Only with strict adherence to health measures, from wearing masks to avoiding crowds, would the world manage to beat it, Tedros said at a virtual news briefing from the WHO’s headquarters in Geneva, Switzerland.
“Where these measures are followed, cases go down. Where they are not, cases go up,” he said, praising Canada, China, Germany and South Korea for controlling outbreaks.
Photo: Reuters
Resurgences of COVID-19 in various regions, including where nations thought they had controlled the disease, are alarming the world, with deaths nearing 650,000.
WHO emergencies program Director Mike Ryan said far more important than definitions of second waves, new peaks and localized clusters, was the need for nations around the world to keep up strict health restrictions such as physical distancing.
“Continuing to keep international borders sealed is not necessarily a sustainable strategy for the world’s economy, for the world’s poor, or for anybody else,” he said.
“It is going to be almost impossible for individual countries to keep their borders shut for the foreseeable future,” he said, pointing out that “economies have to open up, people have to work, trade has to resume.”
When it comes to COVID-19, it is impossible to have a “global one size fits all policy,” because outbreaks are developing differently in different countries, he said.
While countries with rampant community transmission might need to use the blunt instrument of lockdowns to gain control of the situation, others should be burrowing down to get a clear overview of where and how the virus is spreading at a local level.
“What is clear is pressure on the virus pushes the numbers down. Release that pressure and cases creep back up,” he said.
Countries are going to have to do more to reduce the spread of the virus within their borders, Ryan said.
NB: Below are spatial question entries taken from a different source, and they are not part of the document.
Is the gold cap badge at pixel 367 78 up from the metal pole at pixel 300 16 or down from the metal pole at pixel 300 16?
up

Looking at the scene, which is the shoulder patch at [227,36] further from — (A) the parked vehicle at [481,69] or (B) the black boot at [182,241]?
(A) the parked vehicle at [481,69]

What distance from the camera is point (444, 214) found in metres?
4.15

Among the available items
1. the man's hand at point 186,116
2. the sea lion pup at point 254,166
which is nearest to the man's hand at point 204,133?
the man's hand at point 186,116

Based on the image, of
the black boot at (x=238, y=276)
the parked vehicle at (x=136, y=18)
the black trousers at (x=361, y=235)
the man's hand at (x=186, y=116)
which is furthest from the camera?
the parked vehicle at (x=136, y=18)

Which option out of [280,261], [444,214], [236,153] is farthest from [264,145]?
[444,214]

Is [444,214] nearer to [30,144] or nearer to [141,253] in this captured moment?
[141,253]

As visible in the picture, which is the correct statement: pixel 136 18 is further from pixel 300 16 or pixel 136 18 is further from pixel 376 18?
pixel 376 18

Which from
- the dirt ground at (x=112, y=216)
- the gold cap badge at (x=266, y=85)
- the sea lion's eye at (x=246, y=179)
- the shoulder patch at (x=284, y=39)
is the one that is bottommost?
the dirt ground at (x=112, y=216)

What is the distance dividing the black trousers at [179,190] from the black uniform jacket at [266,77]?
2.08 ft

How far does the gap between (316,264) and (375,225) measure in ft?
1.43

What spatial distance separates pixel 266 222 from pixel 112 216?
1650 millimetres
“The more we understand the disease, the more we have a microscope on the virus, the more precise we can be in surgically removing it from our communities,” he added.
Tedros emphasized the priority remained saving lives.
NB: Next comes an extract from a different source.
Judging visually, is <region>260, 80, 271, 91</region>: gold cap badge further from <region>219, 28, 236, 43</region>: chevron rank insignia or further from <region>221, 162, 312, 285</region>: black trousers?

“We have to suppress transmission, but at the same time we have to identify the vulnerable groups and save lives, keeping the death rates if possible to zero, if not to a minimum,” he said, praising Japan and Australia in that respect.
Maria Van Kerkhove, the WHO’s technical lead on COVID-19, said that instead of expecting drastic measures to keep the virus in check, people need to adapt their behaviors for the long haul.
“What we’re going to have to figure out ... is what our new normal looks like?” she told reporters.
“Our new normal includes physical distancing from others, [and] wearing masks where appropriate,” she said. “Our new normal includes us knowing where this virus is each and every day, where we live, where we work, where we want to travel.”
In related news, US President Donald Trump’s National Security Advisor Robert O’Brien has tested positive for COVID-19, according to people familiar with his situation.
O’Brien came down with the virus after a family event and has been isolating at home while still running the National Security Council, doing most of his work by telephone, one of the people said.